1. Field of the Invention
The present invention relates to an electronic device and a touch display of the electronic device. More particularly, the present invention relates to a touch display with a grounding shield integrated in the touch display.
2. Description of the Related Art
FIG. 1 is a schematic view from above of a part of a conventional touch display panel 100. The touch sensor may be capacitance type touch sensor with a pair of electrodes disposed to face each other with a dielectric body in between. Please refer to FIG. 2 for the drive line 110 as a first electrode and the sense line 120 as a second electrode. The display panel 100 further includes a transmitting circuit 130. The transmitting circuitry 130 is coupled to the drive lines and scans the drive lines by distributing a touch driving signal to each drive line according to a preset sequence. The sense lines generate a sense signal in response to the touch driving signal. It is achieved by transmitting the touch driving signal to the drive line to generate electric field and the sense line receives the energy of the electric filed and generates the sense signal. The sense signal may be analyzed by an external circuitry to calculate the touch position of the user on the touch display 100.

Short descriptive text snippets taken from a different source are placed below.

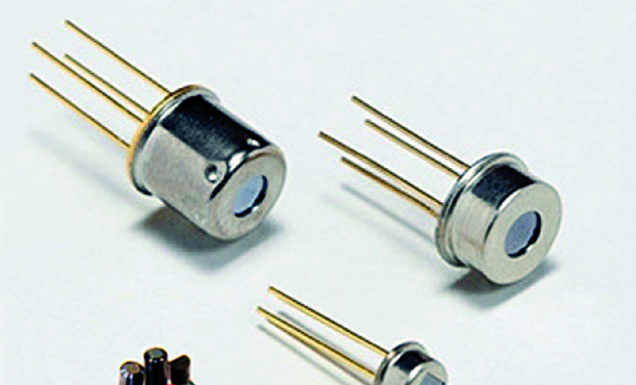 Demystifying Thermopile Sensors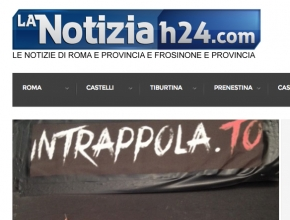 la-notizia-h24-intrappola-to-a-roma-spopola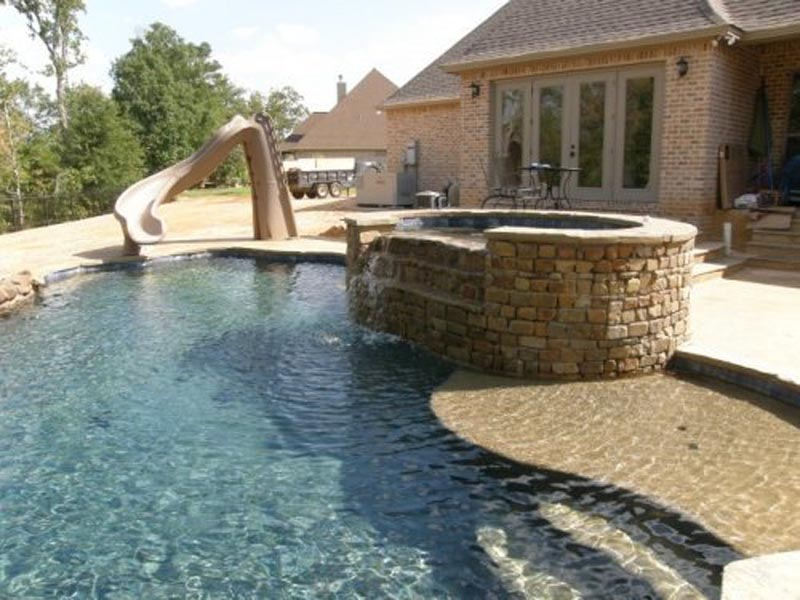 Custom Pool with Slide and Hot Tub 1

FIG. 2 is a cross-sectional view of the AA′ line in FIG. 1. The touch display panel 100 further includes a first substrate 14, a liquid crystal layer 16, a color filter layer 12a, and a second substrate 12. The plurality of sense lines (the second electrodes) are disposed on the second substrate 12. The plurality of drive lines (the first electrodes) are disposed between the liquid crystal layer 16 and the first substrate 14. The plurality of drive lines and the plurality of sense lines constitute a capacitive touch sensor integrated in the touch display panel 100. The transmitting circuit 130 is disposed on at least one side of the drive line to transmit the touch driving signal to the drive line.
FIG. 3 is a schematic diagram showing the electrical field in a part of the display panel 100. When the transmitting circuit 130 scans the drive lines, a normal electric field 161 is generated by the drive line 110, and the sense line 120 received the energy generated by the normal electric field 161 and generates the sense signal. The transmitting circuit 130 transmitting the touch driving signal to the drive line may generated another electrode field that may be received by the sense electrode 120 as the fringe electric field 162 formed between the transmitting circuit 130 and the sense line 120. The normal electric field 161 and the fringe electric field 162 are depicted by two types of dotted lines in FIG. 3, respectively.
The normal electric field 161 appears only when the transmitting circuit 130 sends the touch driving signal to the drive line 110. The normal electric field 161 does not appear when the transmitting circuit 130 sends the touch driving signal to the other drive lines. The normal electric field 161 is mandatory for the touch detection around the drive line 110. Assume that the fringe electric field 162 does not exist and there is only the normal electric field 161. The electrical environment changes when a human hand enters the normal electric field 161, with a portion of the electric field being directed to ground instead of terminating at the sense line 120. The sense signal reflects the resultant decrease in capacitance so that the touch of the user can be detected.
On the other hand, the fringe electric field 162 originates in the intense AC driving signal in the transmitting circuit 130. The fringe electric field 162 appears when the transmitting circuitry 130 sends the touch driving signal to the drive line 110 or another nearby drive line. The fringe electric field 162 is undesirable because the fringe electric field 162 affects the field strength at the sense line 120 and interferes with the sense signal, which induces erroneous results of touch detection.